[Document passage Boundary: Start]

The city government has encouraged redevelopment of industrial areas around Downtown Renton and near Southcenter since the 1980s. The first IKEA in the Pacific Northwest opened in Renton in 1994 at a former Boeing building; the original building was replaced by a new store on the same site in 2017. The former Longacres horse-racing track was redeveloped in the 1990s to support offices for Boeing and the Federal Reserve Bank, which moved from its Seattle building. Port Quendall, a land parcel in north Renton, is home to the Virginia Mason Athletic Center (VMAC), housing the Seattle Seahawks Headquarters and training facility that opened in August 2008; before then, the Seahawks trained in Kirkland.

[Document passage Boundary: End]

### Work task
According to the Renton development passage, where did the Seattle Seahawks train before their facility at Port Quendall opened? These lines have no connection to the Renton development passage.

[Data segment Boundary: Start]

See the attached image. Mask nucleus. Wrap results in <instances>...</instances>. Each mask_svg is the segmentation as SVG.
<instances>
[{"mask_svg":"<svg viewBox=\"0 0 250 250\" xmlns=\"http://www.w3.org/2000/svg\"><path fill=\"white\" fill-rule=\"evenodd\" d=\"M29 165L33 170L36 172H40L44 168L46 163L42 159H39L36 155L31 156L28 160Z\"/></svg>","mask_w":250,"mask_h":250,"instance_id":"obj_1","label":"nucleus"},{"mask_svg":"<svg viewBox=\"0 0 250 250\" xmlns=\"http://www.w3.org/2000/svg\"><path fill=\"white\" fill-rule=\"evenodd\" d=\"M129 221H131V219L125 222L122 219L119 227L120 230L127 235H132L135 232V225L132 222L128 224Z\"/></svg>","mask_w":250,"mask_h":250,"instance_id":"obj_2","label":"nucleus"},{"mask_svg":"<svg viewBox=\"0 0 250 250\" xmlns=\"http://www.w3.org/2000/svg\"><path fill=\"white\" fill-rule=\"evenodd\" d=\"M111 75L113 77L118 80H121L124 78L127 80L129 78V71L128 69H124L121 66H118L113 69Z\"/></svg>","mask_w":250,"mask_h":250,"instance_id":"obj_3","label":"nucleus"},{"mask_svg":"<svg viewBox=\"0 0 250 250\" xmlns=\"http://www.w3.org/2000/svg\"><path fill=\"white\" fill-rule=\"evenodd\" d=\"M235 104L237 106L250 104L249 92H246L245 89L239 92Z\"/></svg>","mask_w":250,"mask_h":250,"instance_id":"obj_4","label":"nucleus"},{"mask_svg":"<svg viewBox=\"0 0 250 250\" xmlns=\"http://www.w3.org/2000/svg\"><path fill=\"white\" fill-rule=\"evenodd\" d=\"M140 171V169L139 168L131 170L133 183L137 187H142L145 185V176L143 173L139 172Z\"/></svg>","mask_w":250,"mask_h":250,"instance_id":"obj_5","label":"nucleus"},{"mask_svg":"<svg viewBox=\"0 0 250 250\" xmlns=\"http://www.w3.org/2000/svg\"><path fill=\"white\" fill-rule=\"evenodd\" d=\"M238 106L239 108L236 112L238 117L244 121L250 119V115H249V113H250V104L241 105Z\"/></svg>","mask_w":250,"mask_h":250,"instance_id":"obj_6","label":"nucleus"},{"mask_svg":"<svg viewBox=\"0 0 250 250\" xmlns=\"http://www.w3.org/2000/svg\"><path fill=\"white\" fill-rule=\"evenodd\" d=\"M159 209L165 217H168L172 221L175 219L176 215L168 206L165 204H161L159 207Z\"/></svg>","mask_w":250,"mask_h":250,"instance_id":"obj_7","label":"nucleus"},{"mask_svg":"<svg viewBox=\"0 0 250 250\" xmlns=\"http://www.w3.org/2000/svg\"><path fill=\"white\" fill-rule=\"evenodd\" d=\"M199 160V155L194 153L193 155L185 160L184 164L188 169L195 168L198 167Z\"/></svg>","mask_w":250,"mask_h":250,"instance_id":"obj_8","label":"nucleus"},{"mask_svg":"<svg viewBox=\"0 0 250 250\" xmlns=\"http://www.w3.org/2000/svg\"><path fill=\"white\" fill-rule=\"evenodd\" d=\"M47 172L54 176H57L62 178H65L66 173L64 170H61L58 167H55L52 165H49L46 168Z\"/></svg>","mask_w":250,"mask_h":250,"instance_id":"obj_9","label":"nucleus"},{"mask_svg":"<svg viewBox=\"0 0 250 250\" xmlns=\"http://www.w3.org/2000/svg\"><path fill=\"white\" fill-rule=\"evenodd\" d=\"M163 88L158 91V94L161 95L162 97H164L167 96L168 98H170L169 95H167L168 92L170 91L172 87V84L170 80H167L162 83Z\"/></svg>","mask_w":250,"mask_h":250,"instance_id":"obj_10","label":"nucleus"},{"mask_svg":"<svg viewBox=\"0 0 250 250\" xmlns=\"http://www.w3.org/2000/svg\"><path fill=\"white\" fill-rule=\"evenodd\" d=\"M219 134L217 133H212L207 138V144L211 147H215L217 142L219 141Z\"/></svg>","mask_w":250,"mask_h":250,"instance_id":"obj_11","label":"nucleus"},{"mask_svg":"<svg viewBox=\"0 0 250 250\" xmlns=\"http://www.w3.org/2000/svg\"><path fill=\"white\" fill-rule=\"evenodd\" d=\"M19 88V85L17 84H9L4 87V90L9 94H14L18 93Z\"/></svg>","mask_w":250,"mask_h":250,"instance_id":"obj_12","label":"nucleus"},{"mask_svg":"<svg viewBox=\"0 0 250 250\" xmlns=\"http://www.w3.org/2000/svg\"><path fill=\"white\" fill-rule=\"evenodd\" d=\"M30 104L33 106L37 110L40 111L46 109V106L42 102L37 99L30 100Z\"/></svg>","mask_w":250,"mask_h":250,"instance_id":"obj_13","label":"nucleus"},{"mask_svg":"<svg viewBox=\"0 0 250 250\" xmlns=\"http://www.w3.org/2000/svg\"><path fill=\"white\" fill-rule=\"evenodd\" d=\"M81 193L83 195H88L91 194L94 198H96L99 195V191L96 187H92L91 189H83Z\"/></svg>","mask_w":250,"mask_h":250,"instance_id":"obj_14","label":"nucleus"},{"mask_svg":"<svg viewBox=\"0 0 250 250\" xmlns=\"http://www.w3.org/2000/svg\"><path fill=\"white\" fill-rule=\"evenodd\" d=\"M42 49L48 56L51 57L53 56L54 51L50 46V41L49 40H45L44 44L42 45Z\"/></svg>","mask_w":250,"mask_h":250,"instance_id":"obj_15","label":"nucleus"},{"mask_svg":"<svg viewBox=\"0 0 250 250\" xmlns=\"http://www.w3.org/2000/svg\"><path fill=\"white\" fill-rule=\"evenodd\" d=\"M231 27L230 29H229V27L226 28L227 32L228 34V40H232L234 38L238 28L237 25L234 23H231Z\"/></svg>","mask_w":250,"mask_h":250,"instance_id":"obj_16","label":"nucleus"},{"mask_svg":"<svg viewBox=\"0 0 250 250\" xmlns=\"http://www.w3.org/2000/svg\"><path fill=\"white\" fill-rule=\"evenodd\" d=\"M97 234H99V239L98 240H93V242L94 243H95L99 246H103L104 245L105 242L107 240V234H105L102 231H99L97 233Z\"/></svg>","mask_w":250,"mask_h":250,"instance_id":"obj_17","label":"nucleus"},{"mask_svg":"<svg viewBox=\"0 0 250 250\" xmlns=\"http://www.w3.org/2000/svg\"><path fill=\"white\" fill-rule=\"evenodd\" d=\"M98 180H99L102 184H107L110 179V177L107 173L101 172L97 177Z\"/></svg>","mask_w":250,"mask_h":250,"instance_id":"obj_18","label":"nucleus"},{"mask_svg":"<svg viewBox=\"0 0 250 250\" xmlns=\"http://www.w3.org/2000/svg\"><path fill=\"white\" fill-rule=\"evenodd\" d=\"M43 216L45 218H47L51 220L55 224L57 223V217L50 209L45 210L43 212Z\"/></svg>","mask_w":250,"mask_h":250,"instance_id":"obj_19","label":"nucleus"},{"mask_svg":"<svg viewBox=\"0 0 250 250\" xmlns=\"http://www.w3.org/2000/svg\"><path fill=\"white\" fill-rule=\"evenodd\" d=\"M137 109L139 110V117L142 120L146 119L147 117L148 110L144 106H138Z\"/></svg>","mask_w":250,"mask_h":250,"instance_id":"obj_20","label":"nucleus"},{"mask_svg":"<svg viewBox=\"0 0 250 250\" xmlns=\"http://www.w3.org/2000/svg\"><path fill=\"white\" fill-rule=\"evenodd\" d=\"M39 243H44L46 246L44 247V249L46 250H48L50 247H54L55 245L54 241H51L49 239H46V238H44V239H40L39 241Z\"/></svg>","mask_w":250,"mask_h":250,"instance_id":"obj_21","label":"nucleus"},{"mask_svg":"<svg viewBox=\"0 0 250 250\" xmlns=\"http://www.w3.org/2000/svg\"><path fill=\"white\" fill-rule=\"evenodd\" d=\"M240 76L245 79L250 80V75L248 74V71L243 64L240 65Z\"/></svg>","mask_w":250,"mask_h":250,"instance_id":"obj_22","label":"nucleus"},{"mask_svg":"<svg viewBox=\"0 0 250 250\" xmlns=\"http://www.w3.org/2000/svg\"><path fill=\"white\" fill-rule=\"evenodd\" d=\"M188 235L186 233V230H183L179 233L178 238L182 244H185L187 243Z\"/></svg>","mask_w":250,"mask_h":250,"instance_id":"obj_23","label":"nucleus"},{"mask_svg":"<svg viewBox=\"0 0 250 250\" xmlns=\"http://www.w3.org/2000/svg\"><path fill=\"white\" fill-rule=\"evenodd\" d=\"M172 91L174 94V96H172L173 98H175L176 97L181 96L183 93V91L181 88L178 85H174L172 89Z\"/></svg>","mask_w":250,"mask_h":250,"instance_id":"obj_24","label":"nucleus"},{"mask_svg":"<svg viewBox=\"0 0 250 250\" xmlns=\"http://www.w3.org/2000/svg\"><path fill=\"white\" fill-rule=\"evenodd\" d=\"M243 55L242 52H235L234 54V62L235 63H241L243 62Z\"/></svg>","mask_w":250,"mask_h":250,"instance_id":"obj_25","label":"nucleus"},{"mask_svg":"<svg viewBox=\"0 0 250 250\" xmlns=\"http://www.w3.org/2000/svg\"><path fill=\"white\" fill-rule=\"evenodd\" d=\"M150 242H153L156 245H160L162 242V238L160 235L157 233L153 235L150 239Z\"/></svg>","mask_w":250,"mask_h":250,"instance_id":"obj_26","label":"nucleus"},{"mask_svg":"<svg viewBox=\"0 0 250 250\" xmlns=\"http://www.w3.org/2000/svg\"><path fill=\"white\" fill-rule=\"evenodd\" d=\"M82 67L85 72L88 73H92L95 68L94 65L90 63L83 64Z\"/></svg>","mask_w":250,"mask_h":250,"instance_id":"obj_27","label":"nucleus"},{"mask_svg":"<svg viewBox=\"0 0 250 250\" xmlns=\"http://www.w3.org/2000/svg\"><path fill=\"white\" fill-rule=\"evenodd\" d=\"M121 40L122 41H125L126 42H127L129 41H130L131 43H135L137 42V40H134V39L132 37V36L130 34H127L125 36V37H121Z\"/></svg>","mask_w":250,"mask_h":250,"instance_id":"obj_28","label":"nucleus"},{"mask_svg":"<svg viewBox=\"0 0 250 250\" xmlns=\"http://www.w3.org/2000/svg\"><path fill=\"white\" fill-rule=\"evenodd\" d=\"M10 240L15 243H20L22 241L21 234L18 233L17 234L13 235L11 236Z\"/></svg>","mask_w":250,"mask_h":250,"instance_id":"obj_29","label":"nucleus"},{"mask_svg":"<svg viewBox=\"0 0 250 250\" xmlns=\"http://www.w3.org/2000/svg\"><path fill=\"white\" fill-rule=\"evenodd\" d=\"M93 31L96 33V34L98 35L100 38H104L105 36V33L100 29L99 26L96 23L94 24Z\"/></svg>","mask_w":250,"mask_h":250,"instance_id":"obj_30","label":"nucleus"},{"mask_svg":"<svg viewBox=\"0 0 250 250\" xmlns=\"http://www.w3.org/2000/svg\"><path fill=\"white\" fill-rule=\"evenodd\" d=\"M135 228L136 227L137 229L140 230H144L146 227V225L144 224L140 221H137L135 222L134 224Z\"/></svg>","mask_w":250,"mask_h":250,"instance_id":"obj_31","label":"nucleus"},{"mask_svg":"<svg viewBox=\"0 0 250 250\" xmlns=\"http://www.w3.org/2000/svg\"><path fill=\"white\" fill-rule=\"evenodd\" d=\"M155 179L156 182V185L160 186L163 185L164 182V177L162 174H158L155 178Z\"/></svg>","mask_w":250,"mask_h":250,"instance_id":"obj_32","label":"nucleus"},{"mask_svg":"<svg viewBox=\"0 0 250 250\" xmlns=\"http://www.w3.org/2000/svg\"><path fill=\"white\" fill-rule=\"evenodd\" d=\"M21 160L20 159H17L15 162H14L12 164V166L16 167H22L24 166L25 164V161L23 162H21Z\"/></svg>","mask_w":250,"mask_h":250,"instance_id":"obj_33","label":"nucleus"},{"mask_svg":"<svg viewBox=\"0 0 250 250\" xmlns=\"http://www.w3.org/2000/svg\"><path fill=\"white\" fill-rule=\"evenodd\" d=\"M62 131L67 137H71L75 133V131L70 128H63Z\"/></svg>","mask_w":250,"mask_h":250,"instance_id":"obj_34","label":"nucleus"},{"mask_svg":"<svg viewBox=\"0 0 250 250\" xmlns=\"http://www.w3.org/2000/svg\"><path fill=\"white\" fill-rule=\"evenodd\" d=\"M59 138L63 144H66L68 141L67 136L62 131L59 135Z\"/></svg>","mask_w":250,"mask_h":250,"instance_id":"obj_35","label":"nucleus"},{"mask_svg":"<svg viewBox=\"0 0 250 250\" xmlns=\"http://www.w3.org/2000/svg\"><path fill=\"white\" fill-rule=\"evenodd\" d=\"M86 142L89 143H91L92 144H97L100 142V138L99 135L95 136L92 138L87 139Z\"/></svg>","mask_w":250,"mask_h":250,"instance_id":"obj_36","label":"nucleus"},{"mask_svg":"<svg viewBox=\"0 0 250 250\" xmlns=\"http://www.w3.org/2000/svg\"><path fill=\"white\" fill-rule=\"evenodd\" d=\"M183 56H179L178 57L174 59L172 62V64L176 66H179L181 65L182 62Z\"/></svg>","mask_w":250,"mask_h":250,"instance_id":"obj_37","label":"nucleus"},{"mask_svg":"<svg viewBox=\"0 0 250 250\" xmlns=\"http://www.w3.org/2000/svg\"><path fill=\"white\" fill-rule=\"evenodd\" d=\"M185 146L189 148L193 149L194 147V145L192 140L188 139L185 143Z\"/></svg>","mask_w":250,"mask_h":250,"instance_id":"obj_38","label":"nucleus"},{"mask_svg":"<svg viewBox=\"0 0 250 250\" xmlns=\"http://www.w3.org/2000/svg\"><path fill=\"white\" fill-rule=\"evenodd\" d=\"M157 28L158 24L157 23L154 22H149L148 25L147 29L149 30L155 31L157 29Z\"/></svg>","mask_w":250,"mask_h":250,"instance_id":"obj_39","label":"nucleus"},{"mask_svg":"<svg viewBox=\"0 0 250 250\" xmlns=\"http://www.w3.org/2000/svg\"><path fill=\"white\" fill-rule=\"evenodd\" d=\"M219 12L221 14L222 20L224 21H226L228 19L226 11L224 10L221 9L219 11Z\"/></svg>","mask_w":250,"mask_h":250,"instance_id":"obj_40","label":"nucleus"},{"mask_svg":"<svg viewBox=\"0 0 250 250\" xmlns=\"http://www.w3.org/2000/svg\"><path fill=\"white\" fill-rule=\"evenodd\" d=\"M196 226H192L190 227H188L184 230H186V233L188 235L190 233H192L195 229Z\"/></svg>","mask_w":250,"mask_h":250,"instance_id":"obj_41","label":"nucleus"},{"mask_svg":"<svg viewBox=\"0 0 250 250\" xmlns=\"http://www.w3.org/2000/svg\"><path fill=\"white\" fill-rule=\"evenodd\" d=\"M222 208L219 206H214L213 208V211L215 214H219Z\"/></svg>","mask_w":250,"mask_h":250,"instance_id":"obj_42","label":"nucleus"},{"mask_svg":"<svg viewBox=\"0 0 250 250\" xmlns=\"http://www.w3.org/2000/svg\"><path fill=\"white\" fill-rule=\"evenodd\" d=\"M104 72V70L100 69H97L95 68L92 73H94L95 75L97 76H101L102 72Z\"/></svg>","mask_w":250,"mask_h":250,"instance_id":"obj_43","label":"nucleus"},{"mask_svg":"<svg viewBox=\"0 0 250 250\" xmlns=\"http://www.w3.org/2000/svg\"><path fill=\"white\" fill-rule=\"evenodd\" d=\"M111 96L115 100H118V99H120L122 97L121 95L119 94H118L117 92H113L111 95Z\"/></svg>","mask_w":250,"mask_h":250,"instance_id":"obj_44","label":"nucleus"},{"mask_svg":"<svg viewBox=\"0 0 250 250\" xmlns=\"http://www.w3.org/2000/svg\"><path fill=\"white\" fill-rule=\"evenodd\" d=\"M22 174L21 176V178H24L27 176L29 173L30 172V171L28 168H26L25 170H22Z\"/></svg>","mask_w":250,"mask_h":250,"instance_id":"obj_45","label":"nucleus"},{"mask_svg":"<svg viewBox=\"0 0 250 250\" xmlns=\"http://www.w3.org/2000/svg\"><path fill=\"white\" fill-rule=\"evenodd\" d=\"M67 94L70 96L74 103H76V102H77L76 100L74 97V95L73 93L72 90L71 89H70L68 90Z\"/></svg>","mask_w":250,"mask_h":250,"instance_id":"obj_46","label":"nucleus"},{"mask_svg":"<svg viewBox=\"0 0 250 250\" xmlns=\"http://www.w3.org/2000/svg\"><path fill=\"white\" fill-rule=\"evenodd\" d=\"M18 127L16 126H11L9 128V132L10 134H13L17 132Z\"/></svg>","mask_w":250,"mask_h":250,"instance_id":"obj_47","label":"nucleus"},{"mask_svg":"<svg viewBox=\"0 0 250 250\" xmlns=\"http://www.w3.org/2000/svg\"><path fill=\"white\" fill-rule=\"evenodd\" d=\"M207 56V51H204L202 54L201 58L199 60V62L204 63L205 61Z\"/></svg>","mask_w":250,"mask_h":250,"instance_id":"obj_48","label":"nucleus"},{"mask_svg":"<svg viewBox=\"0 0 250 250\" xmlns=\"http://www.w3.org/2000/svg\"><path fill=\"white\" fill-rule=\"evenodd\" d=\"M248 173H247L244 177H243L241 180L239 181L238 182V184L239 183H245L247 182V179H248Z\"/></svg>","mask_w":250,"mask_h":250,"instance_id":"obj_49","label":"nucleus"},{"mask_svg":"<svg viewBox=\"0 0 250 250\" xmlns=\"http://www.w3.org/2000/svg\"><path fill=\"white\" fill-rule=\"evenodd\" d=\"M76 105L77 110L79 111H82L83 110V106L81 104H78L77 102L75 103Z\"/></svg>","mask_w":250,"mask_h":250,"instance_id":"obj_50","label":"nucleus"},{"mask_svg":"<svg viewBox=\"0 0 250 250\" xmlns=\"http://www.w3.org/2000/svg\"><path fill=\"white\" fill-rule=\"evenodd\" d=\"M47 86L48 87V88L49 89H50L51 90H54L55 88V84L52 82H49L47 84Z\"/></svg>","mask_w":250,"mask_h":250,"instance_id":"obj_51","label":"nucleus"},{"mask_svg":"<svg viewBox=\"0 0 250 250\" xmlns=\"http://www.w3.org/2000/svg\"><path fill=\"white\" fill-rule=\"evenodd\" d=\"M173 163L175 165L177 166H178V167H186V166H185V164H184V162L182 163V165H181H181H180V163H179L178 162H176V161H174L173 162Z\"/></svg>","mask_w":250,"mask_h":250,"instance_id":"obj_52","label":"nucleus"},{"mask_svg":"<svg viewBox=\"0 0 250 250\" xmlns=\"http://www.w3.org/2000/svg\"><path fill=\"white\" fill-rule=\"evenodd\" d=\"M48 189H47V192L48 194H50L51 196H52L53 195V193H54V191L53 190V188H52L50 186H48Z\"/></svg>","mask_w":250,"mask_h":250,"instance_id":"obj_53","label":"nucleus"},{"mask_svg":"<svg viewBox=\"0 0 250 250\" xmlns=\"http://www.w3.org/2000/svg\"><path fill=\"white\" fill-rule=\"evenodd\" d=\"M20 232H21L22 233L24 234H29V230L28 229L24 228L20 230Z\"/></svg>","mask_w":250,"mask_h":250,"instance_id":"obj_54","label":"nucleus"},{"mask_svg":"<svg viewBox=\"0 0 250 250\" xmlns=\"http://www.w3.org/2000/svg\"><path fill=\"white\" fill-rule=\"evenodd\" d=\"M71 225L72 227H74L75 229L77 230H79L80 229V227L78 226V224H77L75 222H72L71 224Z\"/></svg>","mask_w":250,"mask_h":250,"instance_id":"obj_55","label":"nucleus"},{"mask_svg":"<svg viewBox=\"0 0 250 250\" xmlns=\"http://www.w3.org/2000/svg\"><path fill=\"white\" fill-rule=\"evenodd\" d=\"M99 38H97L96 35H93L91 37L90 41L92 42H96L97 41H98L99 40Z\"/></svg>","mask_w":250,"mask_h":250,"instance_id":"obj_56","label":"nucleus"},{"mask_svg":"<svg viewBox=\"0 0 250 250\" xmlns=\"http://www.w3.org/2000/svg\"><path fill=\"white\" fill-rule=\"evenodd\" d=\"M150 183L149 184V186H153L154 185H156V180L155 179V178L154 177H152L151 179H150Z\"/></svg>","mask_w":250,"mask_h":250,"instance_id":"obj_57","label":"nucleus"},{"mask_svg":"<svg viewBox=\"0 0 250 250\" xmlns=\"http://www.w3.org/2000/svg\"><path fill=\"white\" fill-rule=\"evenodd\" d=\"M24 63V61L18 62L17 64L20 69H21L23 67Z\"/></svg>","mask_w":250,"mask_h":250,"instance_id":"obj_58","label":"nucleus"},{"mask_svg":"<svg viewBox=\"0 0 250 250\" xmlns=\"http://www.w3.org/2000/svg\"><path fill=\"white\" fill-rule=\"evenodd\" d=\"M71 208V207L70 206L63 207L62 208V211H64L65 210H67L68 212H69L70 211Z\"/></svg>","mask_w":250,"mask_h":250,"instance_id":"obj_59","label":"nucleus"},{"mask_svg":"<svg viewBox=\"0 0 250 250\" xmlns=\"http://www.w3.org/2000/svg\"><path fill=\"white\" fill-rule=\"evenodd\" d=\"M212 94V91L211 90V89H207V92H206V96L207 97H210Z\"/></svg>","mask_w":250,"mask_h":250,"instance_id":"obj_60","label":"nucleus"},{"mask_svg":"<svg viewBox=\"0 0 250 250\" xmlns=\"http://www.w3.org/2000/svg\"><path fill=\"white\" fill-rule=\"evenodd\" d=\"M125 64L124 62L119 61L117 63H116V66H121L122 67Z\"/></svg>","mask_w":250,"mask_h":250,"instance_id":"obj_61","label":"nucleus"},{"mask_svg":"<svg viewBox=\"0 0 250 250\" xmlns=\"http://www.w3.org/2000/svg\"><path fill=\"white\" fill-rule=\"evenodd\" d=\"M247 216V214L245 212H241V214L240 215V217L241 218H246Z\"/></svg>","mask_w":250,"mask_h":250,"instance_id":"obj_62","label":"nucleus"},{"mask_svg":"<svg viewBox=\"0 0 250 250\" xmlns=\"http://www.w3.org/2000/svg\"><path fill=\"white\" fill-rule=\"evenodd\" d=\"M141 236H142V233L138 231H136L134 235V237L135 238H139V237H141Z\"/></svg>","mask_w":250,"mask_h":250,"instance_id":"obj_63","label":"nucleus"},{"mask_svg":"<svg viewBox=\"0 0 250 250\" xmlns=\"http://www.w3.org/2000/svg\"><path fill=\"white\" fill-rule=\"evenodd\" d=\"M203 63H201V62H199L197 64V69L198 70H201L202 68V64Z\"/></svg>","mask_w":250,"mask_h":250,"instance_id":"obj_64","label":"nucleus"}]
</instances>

[Data segment Boundary: End]

### Task response
Kirkland.